By following these steps, you reduce the complexity of a given mathematical expression. In our example, this process involved calculating the power of fractions and then multiplying them by a decimal. Breaking down the calculations step-by-step helped achieve the simplest decimal form for further calculations.

Fractions are a way to represent numbers that are not whole. A fraction consists of two parts: the numerator on top and the denominator on the bottom, separated by a line. A fraction denotes the division of two numbers, which can be expressed as:\[\frac{a}{b}\]Where \(a\) is the numerator and \(b\) is the denominator.Fractions can be simplified or transformed depending on the operation required. In the exercise, we squared fractions like \(\left(\frac{1}{5}\right)^2\), meaning the fraction is multiplied by itself. To do this, both the numerator and the denominator are individually squared, converting them into simpler terms:\[\left(\frac{1}{5}\right)^2 = \frac{1^2}{5^2} = \frac{1}{25}\]Understanding fractions and their transformations are crucial for performing algebraic operations accurately. This knowledge helped us convert fractions directly for further multiplication by decimals.

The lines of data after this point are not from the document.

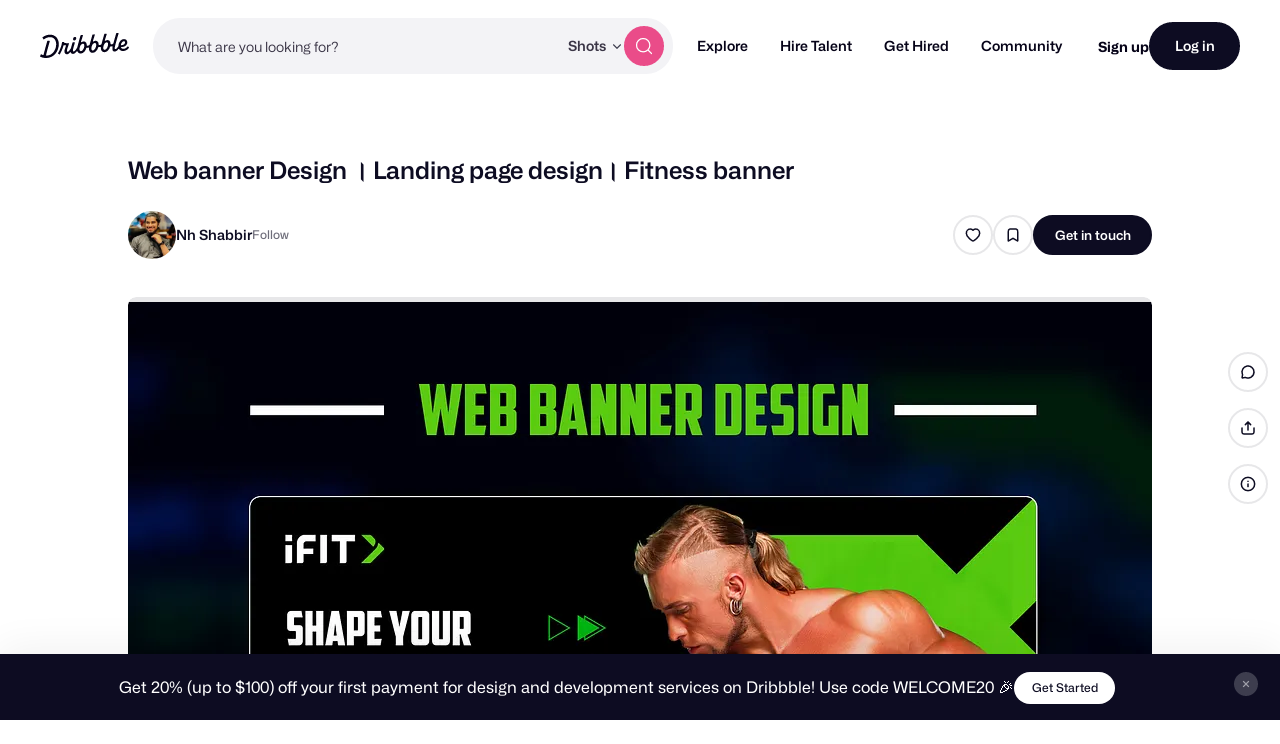

--- FILE ---
content_type: text/html; charset=UTF-8
request_url: https://dribbble.com/shots/23519717-Web-banner-Design-Landing-page-design-Fitness-banner
body_size: 1802
content:
<!DOCTYPE html>
<html lang="en">
<head>
    <meta charset="utf-8">
    <meta name="viewport" content="width=device-width, initial-scale=1">
    <title></title>
    <style>
        body {
            font-family: "Arial";
        }
    </style>
    <script type="text/javascript">
    window.awsWafCookieDomainList = [];
    window.gokuProps = {
"key":"AQIDAHjcYu/GjX+QlghicBgQ/7bFaQZ+m5FKCMDnO+vTbNg96AGXgfseNG9GsmhWVuG48//kAAAAfjB8BgkqhkiG9w0BBwagbzBtAgEAMGgGCSqGSIb3DQEHATAeBglghkgBZQMEAS4wEQQMFHewYwsLoRoozZffAgEQgDvN1ZWGB3Hw/EhsdGKdjphW8ngUIkctNsqWdblPhbAB1hHGuRWgaJ8d3dNSksN74havaDnPX39WNCCU2Q==",
          "iv":"CgAFODNuBgAAAFiE",
          "context":"X2FL8ft8Dr9vI2nAkeXAL8Nbgf5ChkPpFUSB3M/D1hP2Ehh3Wg2kGHbLpHXhk6leMd8mZfoka+7+IrU60DF7axS1iLRAtTxAoqzktmNqcXZZP4ebCenhOTCb3BrRywwzRsxtmS2ZYBkhBdkL+dKP/Mn41XfKgp9FhZ97X8n1MT81FvS+vPSn4PRDz50zKlIWgR6V3rFPsLyDXiLPzQapbkVVx3iek2Vb2kxWn3jTUUunEmagARSZoE/YIoaU8aKrbaKgvQz8NtqWJnTuzJMUHI7Mwdv5BWo2a1wShwx7qaHzn1ezWjoleyPA+3ku5ZXwU/zEcUsJ0uUATEgME/KyucoteMfeSDKFB7tBqutPmcwf6h/QuB0cuo/dkx7tJPJITQ=="
};
    </script>
    <script src="https://043df3d55a9e.947e1d2c.us-east-1.token.awswaf.com/043df3d55a9e/c9933a44d03a/a6adabef7897/challenge.js"></script>
</head>
<body>
    <div id="challenge-container"></div>
    <script type="text/javascript">
        AwsWafIntegration.saveReferrer();
        AwsWafIntegration.checkForceRefresh().then((forceRefresh) => {
            if (forceRefresh) {
                AwsWafIntegration.forceRefreshToken().then(() => {
                    window.location.reload(true);
                });
            } else {
                AwsWafIntegration.getToken().then(() => {
                    window.location.reload(true);
                });
            }
        });
    </script>
    <noscript>
        <h1>JavaScript is disabled</h1>
        In order to continue, we need to verify that you're not a robot.
        This requires JavaScript. Enable JavaScript and then reload the page.
    </noscript>
</body>
</html>

--- FILE ---
content_type: application/javascript
request_url: https://cdn.dribbble.com/assets/vite/assets/isSymbol-09cd3a26.js
body_size: 369
content:
import{c as o}from"./_commonjsHelpers-de833af9.js";function g(t){var r=typeof t;return t!=null&&(r=="object"||r=="function")}var H=g,j=typeof o=="object"&&o&&o.Object===Object&&o,y=j,v=y,S=typeof self=="object"&&self&&self.Object===Object&&self,T=v||S||Function("return this")(),O=T,m=O,u=m.Symbol,b=u,a=b,c=Object.prototype,d=c.hasOwnProperty,p=c.toString,e=a?a.toStringTag:void 0;function $(t){var r=d.call(t,e),s=t[e];try{t[e]=void 0;var f=!0}catch{}var l=p.call(t);return f&&(r?t[e]=s:delete t[e]),l}var _=$,G=Object.prototype,w=G.toString;function h(t){return w.call(t)}var P=h,n=b,k=_,L=P,R="[object Null]",x="[object Undefined]",i=n?n.toStringTag:void 0;function F(t){return t==null?t===void 0?x:R:i&&i in Object(t)?k(t):L(t)}var N=F;function U(t){return t!=null&&typeof t=="object"}var q=U,z=N,A=q,B="[object Symbol]";function C(t){return typeof t=="symbol"||A(t)&&z(t)==B}var I=C;export{O as _,I as a,b,N as c,q as d,y as e,H as i};
//# sourceMappingURL=isSymbol-09cd3a26.js.map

Exponents are a shorthand way of expressing repeated multiplication. When you see a number raised to an exponent, it indicates how many times the number is to be multiplied by itself. For example, \(2^3\) means \(2 \times 2 \times 2\), resulting in 8.Exponents also apply to fractions, requiring each component (numerator and denominator) to be multiplied individually. For instance, with the fraction \(\frac{1}{5}\):\[\left(\frac{1}{5}\right)^2 = \frac{1^2}{5^2} = \frac{1}{25}\]Exponents make it easy to simplify expressions before engaging in other operations like multiplication or addition. When working with exponents, it is important to remember the basic laws:

• Multiplying powers with the same base adds the exponents: \(a^m \times a^n = a^{m+n}\).
• Raising a power to another power multiplies the exponents: \((a^m)^n = a^{m \times n}\).
• Any number to the power of zero is one: \(a^0 = 1\).

Recognizing and applying these laws aids in simplifying and solving expressions efficiently, ensuring our final expression is uncomplicated and easy to interpret.